- [Given instruction]: Render as a Markdown table with columns "Row" and "Line" the lines of the material starting with the line that contains "Looking at green" and going on through the end of the material, leaving out blank lines.

- [Dataset entries]:

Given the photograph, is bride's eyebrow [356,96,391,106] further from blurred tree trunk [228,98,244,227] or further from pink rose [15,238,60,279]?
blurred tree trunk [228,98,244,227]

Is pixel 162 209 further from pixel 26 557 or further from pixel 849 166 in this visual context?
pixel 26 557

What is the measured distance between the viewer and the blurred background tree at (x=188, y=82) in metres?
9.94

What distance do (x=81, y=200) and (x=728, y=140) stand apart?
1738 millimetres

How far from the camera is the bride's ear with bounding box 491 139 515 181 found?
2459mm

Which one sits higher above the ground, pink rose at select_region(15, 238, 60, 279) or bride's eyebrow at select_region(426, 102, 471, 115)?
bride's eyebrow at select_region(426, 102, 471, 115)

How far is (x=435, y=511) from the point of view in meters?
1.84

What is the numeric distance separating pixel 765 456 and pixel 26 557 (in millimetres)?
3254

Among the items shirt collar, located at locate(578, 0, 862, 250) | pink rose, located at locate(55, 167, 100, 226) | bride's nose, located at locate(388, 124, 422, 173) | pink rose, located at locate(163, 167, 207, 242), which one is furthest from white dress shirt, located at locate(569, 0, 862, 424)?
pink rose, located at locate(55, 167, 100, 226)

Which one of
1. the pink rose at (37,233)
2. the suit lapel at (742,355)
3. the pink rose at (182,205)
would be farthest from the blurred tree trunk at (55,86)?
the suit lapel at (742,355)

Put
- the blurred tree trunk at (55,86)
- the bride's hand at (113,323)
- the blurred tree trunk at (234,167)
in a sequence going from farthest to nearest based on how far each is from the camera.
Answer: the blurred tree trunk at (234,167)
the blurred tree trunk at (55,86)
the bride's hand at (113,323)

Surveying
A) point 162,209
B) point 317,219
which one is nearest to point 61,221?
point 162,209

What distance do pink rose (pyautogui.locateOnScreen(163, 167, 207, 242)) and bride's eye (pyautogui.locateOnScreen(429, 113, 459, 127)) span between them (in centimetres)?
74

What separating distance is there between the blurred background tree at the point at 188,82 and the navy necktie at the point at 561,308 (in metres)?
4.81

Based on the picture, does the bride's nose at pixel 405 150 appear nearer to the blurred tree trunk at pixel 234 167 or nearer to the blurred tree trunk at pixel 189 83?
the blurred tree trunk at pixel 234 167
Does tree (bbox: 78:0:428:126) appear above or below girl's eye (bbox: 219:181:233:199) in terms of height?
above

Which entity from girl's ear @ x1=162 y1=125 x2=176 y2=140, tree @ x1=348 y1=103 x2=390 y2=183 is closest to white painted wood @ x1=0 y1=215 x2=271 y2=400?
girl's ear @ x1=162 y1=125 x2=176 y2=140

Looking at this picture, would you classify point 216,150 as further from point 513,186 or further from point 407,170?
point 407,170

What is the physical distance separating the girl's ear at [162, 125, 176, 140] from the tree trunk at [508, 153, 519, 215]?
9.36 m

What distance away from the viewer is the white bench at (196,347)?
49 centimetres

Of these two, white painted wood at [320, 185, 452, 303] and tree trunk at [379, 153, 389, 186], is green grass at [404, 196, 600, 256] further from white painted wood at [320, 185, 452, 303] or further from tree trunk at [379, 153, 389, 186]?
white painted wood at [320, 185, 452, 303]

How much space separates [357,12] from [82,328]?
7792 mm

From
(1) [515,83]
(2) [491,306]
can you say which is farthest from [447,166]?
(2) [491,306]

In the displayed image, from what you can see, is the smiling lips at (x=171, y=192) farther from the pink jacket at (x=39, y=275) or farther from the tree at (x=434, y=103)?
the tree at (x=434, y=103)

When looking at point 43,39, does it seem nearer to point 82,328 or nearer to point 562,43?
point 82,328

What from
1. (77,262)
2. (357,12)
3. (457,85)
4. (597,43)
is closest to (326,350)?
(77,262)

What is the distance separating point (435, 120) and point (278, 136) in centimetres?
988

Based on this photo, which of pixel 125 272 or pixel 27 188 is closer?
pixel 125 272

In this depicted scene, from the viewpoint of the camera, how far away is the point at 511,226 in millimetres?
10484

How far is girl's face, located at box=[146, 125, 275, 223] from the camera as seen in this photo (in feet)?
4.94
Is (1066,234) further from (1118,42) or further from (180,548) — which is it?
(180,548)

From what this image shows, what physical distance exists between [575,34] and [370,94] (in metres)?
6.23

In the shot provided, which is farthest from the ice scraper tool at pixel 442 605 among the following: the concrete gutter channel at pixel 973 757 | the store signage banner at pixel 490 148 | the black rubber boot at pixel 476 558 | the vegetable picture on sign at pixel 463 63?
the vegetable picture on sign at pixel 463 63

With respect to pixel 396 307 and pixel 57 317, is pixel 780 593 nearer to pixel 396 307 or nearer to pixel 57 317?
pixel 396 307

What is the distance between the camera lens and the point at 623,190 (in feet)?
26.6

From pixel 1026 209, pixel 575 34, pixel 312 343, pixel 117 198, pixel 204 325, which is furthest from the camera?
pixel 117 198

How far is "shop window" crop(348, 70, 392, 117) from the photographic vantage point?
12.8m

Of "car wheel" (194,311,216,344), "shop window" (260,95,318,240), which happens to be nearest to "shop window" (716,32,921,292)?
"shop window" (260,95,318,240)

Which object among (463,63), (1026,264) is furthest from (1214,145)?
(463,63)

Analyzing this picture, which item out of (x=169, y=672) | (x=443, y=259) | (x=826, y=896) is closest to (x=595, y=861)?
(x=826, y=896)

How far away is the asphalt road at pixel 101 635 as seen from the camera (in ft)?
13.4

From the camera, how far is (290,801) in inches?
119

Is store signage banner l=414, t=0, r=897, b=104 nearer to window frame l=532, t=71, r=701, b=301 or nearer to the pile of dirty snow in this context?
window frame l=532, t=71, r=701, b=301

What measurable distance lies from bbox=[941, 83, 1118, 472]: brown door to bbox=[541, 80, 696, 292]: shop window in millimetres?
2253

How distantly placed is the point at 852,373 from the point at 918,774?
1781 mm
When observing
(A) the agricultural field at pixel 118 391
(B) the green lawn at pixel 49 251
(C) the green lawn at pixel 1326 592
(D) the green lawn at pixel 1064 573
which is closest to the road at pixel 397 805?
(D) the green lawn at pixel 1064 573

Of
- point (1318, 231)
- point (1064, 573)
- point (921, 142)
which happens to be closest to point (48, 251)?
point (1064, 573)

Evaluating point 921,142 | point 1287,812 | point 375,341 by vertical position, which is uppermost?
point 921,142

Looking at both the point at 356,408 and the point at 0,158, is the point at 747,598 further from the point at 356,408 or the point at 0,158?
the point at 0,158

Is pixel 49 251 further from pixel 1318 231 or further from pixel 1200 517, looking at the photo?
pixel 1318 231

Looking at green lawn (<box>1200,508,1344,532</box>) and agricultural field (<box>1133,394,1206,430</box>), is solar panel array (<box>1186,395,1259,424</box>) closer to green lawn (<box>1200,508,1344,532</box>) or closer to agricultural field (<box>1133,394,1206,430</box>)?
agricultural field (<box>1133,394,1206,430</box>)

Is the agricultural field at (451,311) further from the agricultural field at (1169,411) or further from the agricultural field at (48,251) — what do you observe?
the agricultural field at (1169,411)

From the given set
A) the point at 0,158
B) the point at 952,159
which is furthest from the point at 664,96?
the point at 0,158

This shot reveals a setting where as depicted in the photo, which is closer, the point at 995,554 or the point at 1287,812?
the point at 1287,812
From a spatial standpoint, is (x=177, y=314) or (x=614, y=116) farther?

- [Finished answer]:
| Row | Line |
|---|---|
| 1 | Looking at green lawn (<box>1200,508,1344,532</box>) and agricultural field (<box>1133,394,1206,430</box>), is solar panel array (<box>1186,395,1259,424</box>) closer to green lawn (<box>1200,508,1344,532</box>) or closer to agricultural field (<box>1133,394,1206,430</box>)? |
| 2 | agricultural field (<box>1133,394,1206,430</box>) |
| 3 | Is the agricultural field at (451,311) further from the agricultural field at (1169,411) or further from the agricultural field at (48,251) — what do you observe? |
| 4 | the agricultural field at (1169,411) |
| 5 | From the given set |
| 6 | A) the point at 0,158 |
| 7 | B) the point at 952,159 |
| 8 | which is furthest from the point at 664,96? |
| 9 | the point at 0,158 |
| 10 | This shot reveals a setting where as depicted in the photo, which is closer, the point at 995,554 or the point at 1287,812? |
| 11 | the point at 1287,812 |
| 12 | From a spatial standpoint, is (x=177, y=314) or (x=614, y=116) farther? |